Sin embargo, no podía ser de otra manera. ¡Cómo no iba a jugarme la vida! ¡Cómo iba a perderme un solo minuto de uno de los momentos más esperados de mi vida! ¡Cómo no robarle tiempo al trabajo, tiempo ajeno, para dárselo a un sueño propio!. Había imaginado horas incontables ese momento; había dibujado el instante preciso del día en que mi persona, consciente y despierta, atenta a todo lo que me deparase aquel momento, atravesaría el dintel que separaba la vulgaridad del conocimiento, la ignorancia del saber, la monotonía de la pasión; el dintel del templo de la sabiduría donde sus sumos sacerdotes dirigían por la senda de la inteligencia a quien estuviese dispuesto a seguirles para alumbrar las verdades que solamente con ellos y allí, entre los muros de aquel hermoso edificio de viejas piedras grises, se podían encontrar.

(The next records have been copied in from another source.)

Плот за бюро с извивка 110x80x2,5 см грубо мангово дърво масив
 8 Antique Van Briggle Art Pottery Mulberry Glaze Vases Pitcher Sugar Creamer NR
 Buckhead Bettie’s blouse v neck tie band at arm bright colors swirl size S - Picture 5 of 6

Así es que durante los primeros días de clase, al despedirme de mis compañeros de trabajo en la puerta grande de la fábrica, yo me sentía bien, y hasta algo superior a ellos, e incluso algunas veces admirado. Estaba orgulloso de ser un obrero estudiante, dueño y soberano de su vida, que -a excepción del banco de turno- no le debía nada a nadie, y que se labraba un futuro mejor con esfuerzo y sacrificio. Y creo que eso era lo que para sus adentros pensaban mis compañeros cuando yo echaba a correr hacia casa en busca de la cartera y de mis libros y ellos caminaban hacia el bar, a jugar al dominó, a beber un par de cervezas y a discutir del fútbol, o de política, o de cualquier tema que les permitiese sentirse como iguales, miembros de un mismo grupo al que pertenecían y que les daba algo más de sentido a sus vidas.

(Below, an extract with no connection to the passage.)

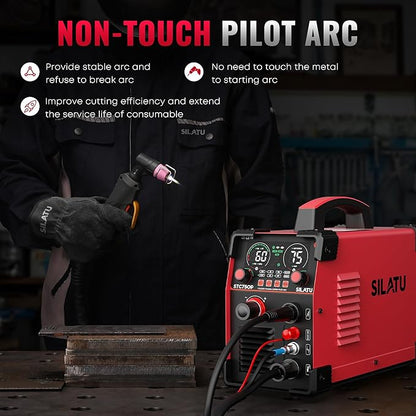 SILATU Plasma Cutter, 75Amps HF Non-Touch Pilot Arc Plasma Cutter Machine, 110/220V Dual Voltage Large LED Display Air Sensor Technology, 5/8'' Clean Cut 1'' Max Cut, PT/2T/4T for Beginners DIY (Red)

Pero no pasó mucho tiempo desde mi primera clase en la universidad cuando un buen día me sorprendí sintiendo envidia de mis compañeros. Aquella tarde, de repente, ya no tenía ganas de correr hacia casa en busca de los libros, ya no quería escuchar hora tras hora lo que una cuadrilla de bustos parlantes leía sobre el entarimado, parapetados tras el altar, sin ganas, con gestos de desdén y de fastidio, palabras y palabras, y más palabras sin más sentido que el que les otorgaba el lugar donde se dictaban y el tiempo que hacía que alguien las había escrito en aquellas páginas amarillas, cuarteadas, casi a punto de deshacerse por la acidez . Ya no quería compartir los bancos de las aulas con colegas de clase que se limitaban a apuntar lo que aquellos remedos de profesores dictaban; que no preguntaban, que no exigían un poco de decencia, que no pedían un tanto así de profesionalidad docente, que me esquivaban si en los descansos les hablaba de este o de aquel libro, de este o de aquel autor. Lo que de verdad quería hacer era irme con mis compañeros de trabajo a echar una partida, fumarme media docena de cigarrillos, beberme un par de botellines, y discutir a gritos, carcajearme a discreción, y contarles, en el fragor de la tercera ronda, qué es la Universidad.